## The data
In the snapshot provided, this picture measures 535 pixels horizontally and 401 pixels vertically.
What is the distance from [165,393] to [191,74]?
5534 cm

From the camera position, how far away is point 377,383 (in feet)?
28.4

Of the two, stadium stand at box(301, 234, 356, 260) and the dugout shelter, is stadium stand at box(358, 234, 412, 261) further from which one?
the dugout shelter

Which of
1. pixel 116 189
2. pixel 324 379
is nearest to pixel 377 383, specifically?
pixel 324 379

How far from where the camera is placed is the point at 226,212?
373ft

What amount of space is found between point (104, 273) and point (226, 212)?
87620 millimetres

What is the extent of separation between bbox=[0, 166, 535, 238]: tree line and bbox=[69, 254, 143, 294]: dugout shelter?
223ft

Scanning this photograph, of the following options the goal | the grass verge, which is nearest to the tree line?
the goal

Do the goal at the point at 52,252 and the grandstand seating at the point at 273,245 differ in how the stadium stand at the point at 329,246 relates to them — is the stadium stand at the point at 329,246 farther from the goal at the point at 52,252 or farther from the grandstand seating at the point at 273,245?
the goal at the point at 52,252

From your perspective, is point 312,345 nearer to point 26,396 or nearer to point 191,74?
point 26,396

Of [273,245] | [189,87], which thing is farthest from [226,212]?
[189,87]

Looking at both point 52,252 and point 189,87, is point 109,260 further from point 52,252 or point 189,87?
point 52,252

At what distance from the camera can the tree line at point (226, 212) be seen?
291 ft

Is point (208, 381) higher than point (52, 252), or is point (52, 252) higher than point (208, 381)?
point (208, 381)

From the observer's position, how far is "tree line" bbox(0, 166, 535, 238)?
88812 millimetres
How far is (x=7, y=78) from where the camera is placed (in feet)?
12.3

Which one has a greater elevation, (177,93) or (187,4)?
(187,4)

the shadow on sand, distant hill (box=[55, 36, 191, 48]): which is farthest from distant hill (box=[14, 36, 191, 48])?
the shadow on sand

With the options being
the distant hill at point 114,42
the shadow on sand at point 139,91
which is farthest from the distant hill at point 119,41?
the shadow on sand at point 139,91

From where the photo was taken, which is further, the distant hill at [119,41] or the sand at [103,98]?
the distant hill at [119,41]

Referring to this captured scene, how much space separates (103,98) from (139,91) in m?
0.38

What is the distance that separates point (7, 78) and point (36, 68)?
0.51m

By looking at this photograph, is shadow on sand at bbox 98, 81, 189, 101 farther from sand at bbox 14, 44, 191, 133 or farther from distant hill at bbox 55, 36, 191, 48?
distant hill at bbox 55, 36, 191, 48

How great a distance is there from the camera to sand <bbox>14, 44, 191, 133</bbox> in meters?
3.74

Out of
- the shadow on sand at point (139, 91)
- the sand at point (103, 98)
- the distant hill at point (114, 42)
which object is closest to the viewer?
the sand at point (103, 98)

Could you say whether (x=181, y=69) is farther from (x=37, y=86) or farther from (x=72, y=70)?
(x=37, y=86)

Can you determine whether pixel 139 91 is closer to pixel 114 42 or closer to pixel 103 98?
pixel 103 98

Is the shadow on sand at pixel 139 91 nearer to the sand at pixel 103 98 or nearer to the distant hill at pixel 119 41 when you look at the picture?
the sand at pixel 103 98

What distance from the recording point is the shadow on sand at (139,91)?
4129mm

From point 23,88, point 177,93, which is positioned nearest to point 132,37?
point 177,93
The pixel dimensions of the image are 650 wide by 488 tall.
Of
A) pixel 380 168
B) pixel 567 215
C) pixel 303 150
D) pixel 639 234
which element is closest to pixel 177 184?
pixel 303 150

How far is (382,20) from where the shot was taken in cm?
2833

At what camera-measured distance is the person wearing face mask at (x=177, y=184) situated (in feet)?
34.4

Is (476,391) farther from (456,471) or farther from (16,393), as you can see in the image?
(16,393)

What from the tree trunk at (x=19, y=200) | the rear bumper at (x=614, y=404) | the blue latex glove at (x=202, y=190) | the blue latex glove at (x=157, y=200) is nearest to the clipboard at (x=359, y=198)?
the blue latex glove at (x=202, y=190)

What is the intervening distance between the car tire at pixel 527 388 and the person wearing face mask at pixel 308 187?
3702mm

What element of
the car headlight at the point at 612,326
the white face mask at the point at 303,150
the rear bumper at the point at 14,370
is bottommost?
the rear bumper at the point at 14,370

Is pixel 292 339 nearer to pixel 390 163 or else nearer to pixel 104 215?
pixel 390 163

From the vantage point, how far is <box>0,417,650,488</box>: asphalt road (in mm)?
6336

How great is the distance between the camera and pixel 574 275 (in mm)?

## Written exercise
Starting at the line that contains "What from the" and ending at the end of the listing, rewrite those lines with "face mask" replaced by "surgical mask" and nothing else changed.

## The output
What from the tree trunk at (x=19, y=200) | the rear bumper at (x=614, y=404) | the blue latex glove at (x=202, y=190) | the blue latex glove at (x=157, y=200) is nearest to the clipboard at (x=359, y=198)?
the blue latex glove at (x=202, y=190)

What is the intervening distance between the car tire at pixel 527 388 and the person wearing surgical mask at pixel 308 187?
3702mm

What element of
the car headlight at the point at 612,326
the white surgical mask at the point at 303,150
the rear bumper at the point at 14,370
is bottommost?
the rear bumper at the point at 14,370

Is pixel 292 339 nearer to pixel 390 163 or else nearer to pixel 104 215?
pixel 390 163

From the vantage point, how far is <box>0,417,650,488</box>: asphalt road (in mm)?
6336

How great is the distance between the camera and pixel 574 275 (in mm)?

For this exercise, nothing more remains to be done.